• **Assigned task**
From the line with "Weekend Services with Prophet Luis Gonzales" down to the final line of the records below, retype everything exactly and leave out the rest.

#### Material provided ####

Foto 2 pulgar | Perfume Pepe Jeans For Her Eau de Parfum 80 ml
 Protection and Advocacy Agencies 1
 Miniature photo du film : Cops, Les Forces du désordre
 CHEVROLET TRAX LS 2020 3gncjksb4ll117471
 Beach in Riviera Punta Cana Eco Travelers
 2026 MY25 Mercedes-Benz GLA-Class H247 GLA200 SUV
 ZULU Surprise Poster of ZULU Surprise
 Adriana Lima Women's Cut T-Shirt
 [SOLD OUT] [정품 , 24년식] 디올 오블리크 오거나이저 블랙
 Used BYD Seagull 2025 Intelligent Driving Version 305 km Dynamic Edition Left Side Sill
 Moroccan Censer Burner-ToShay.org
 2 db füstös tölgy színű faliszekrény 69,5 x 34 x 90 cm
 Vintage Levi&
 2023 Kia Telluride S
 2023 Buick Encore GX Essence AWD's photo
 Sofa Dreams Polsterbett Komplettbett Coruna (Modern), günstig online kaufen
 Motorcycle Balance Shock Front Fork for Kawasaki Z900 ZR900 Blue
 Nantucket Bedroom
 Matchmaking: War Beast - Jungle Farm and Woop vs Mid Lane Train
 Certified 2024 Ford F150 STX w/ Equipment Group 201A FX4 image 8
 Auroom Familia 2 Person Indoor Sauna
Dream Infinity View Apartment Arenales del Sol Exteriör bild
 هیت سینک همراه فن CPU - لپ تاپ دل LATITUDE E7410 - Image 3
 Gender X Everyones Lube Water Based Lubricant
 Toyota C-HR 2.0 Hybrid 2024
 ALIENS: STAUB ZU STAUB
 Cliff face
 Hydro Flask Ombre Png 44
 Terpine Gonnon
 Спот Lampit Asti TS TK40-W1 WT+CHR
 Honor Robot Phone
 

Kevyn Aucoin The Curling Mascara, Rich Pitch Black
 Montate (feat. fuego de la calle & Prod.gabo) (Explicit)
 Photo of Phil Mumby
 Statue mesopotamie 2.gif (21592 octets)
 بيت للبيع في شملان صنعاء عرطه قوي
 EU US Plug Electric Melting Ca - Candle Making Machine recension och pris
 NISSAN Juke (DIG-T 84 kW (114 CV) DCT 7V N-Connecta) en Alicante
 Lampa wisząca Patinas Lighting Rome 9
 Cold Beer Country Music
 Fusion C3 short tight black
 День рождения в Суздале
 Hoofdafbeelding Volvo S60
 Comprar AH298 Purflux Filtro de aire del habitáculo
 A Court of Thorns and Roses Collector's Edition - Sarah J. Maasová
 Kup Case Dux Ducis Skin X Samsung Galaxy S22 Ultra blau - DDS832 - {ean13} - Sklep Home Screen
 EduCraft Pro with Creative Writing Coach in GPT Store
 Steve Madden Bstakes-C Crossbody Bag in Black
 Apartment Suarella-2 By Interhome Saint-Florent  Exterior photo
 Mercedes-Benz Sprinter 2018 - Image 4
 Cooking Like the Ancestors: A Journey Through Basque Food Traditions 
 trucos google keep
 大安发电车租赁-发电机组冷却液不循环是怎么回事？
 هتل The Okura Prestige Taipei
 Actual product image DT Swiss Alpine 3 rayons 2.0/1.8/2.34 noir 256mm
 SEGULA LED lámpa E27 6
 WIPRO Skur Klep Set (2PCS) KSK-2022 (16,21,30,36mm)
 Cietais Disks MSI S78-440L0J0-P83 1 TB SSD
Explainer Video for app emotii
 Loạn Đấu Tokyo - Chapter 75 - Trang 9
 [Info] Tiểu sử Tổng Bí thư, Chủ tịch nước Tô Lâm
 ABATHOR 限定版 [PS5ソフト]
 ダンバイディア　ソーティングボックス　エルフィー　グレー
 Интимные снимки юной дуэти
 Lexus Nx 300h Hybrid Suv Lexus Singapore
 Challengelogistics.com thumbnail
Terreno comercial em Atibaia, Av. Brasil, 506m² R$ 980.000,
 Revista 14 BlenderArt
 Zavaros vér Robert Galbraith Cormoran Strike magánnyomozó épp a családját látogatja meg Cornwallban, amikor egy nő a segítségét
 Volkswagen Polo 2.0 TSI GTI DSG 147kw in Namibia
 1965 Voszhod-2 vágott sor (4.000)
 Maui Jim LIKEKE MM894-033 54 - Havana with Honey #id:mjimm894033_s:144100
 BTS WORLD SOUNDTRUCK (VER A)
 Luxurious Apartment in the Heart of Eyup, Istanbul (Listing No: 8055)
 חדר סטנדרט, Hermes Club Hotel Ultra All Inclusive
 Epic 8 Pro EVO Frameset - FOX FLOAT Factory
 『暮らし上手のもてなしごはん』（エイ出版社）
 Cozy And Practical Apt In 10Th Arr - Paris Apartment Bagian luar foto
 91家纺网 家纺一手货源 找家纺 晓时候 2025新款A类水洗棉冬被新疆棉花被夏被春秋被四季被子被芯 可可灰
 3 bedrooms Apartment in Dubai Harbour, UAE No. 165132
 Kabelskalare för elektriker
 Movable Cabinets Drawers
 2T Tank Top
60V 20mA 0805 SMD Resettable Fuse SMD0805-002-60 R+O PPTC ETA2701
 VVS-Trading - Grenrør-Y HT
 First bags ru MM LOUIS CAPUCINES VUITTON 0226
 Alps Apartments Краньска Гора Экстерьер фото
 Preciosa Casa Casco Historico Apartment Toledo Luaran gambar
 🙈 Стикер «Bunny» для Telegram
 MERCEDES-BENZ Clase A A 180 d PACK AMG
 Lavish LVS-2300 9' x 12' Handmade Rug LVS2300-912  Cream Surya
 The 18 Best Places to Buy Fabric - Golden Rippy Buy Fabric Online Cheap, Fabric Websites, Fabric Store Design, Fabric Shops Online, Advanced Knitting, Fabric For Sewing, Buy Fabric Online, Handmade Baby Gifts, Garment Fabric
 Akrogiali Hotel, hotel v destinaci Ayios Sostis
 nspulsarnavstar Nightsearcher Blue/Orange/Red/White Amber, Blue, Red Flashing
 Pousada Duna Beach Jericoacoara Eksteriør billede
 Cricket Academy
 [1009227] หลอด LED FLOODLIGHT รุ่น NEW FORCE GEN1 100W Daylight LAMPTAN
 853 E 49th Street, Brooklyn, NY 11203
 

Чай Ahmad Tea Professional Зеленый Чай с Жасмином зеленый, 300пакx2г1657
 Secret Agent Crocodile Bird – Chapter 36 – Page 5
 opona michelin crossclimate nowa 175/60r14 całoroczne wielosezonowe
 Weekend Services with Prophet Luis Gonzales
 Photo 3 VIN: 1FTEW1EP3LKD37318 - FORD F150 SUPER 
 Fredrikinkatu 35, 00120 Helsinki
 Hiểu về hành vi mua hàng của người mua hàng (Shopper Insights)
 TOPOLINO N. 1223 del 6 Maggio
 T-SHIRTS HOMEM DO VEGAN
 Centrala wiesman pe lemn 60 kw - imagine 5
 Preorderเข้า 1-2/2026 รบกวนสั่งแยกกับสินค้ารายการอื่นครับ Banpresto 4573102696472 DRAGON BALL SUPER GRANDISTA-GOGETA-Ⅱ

####

• **Answer to this problem**
 Weekend Services with Prophet Luis Gonzales
 Photo 3 VIN: 1FTEW1EP3LKD37318 - FORD F150 SUPER 
 Fredrikinkatu 35, 00120 Helsinki
 Hiểu về hành vi mua hàng của người mua hàng (Shopper Insights)
 TOPOLINO N. 1223 del 6 Maggio
 T-SHIRTS HOMEM DO VEGAN
 Centrala wiesman pe lemn 60 kw - imagine 5
 Preorderเข้า 1-2/2026 รบกวนสั่งแยกกับสินค้ารายการอื่นครับ Banpresto 4573102696472 DRAGON BALL SUPER GRANDISTA-GOGETA-Ⅱ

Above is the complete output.